The impulse to document, collect and classify was strong despite the First Fleet’s uncertain circumstances. Watercolours were an integral part of this dialogue. In April 1790 Governor Phillip told Sir Joseph Banks that he had commissioned a series of botanical illustrations; by September 1790 Phillip’s spearing at Many Cove was crudely but carefully illustrated by an unknown artist.
Early colonial artists focused on three main areas: natural history illustration, landscapes and portraits of Aboriginal people. It was not aesthetically sophisticated art – conventions like the picturesque were rarely employed – rather it was relentlessly topographical and documentary. But despite their often amateur patina (few professional artists came to NSW unless as convicts), these images were nonetheless carefully scrutinised for the information they contained. Elizabeth Macarthur in Sydney, for instance, had seen watercolours of Norfolk Island before March 1791: ‘The Island has a most charming picturesque appearance from the drawings I have seen, and what I have heard corresponds with it . . .’ Her comment suggests that drawings were carefully scrutinised for their information, and that they were trusted, with some qualification, as evidence.
· · ·
**TASK LIST**
**A)** Quote the passage on early colonial art, starting with "The impulse to" and going on through "an unknown artist.".
**B)** In the passage on early colonial art, what were the three main areas that early colonial artists focused on?
**C)** Carry on the passage on early colonial art from the point where it stops.

**MATERIAL SHOWN**
· · ·
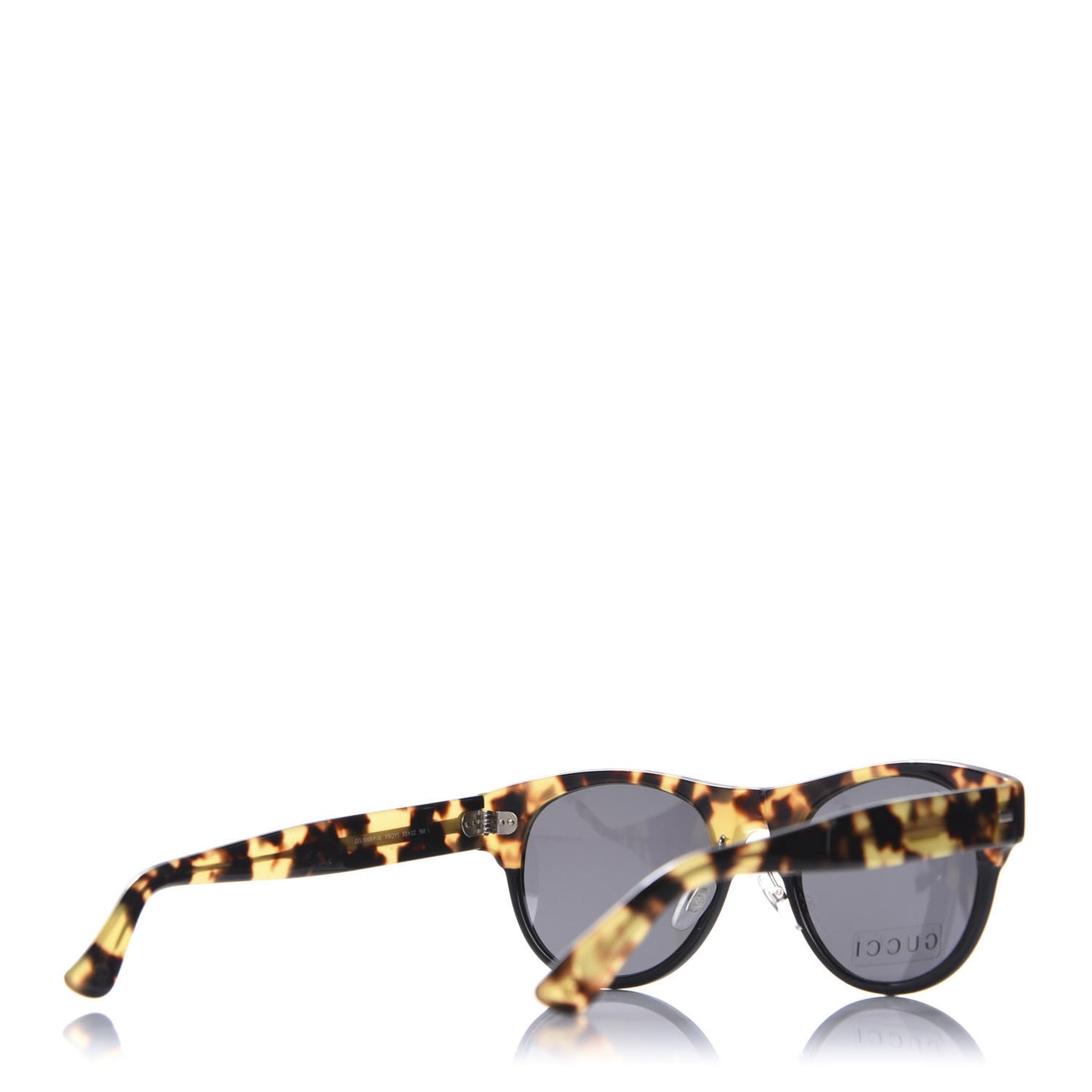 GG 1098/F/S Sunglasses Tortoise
· · ·
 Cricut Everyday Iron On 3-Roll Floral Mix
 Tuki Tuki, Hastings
· · ·
**SET OF ANSWERS**
**A)**
The impulse to document, collect and classify was strong despite the First Fleet’s uncertain circumstances. Watercolours were an integral part of this dialogue. In April 1790 Governor Phillip told Sir Joseph Banks that he had commissioned a series of botanical illustrations; by September 1790 Phillip’s spearing at Many Cove was crudely but carefully illustrated by an unknown artist.

**B)** Natural history illustration, landscapes and portraits of Aboriginal people.

**C)**
And evidence was particularly critically scrutinised in images of the new colony. Australia wore the weight of its convict heritage heavily. As David Collins wrote in 1798, ‘From the disposition to crimes and the incorrigible characters of the major part of the colonists… the word “Botany Bay” became a term of reproach that was indiscriminately cast on everyone who resided in New South Wales.’ The built environment, then, was in itself primary evidence of the colony’s success. It is no coincidence that Government House, nestled in the foreshores of Sydney Cove, was so frequently depicted by local artists. As the very centre of British power in the colony, its presence offered reassurance that the colony was in fact well controlled and governed. Churches, warehouses, substantial private residences, and other elements of public infrastructure all symbolised colonial success and stability.
After 1800, when the success of the colony was assured after its uncertain beginnings, artworks focused very much on the literal documentation of the various European settlements. In many ways these drawings were investment prospectuses. When a Sydney merchant proposed to commission a panorama of Sydney in London in 1820, he noted that ‘it would create much public interest and ultimately be of service to the Colony.’ Importantly he stipulated that ‘the view of the Town must be entered into with a minute and Systematic detail.’ Most town views from this period follow this formula. They centre on Government House, and carefully delineate the spread of buildings which surround it. Not surprisingly the one detail most frequently omitted was the very raison d’être of the colony: its convicts.
The strong topographical focus of much colonial art making persisted well into the 19th century, a legacy of the enduring anxiety about the colony’s convict origins. Even after the mass influx of free settlers began arriving in all the Australian colonies from the 1830s, significantly changing the dynamic of the market (free settlers, for instance, commissioned portraits as well as views), landscape images remained central to local art practice.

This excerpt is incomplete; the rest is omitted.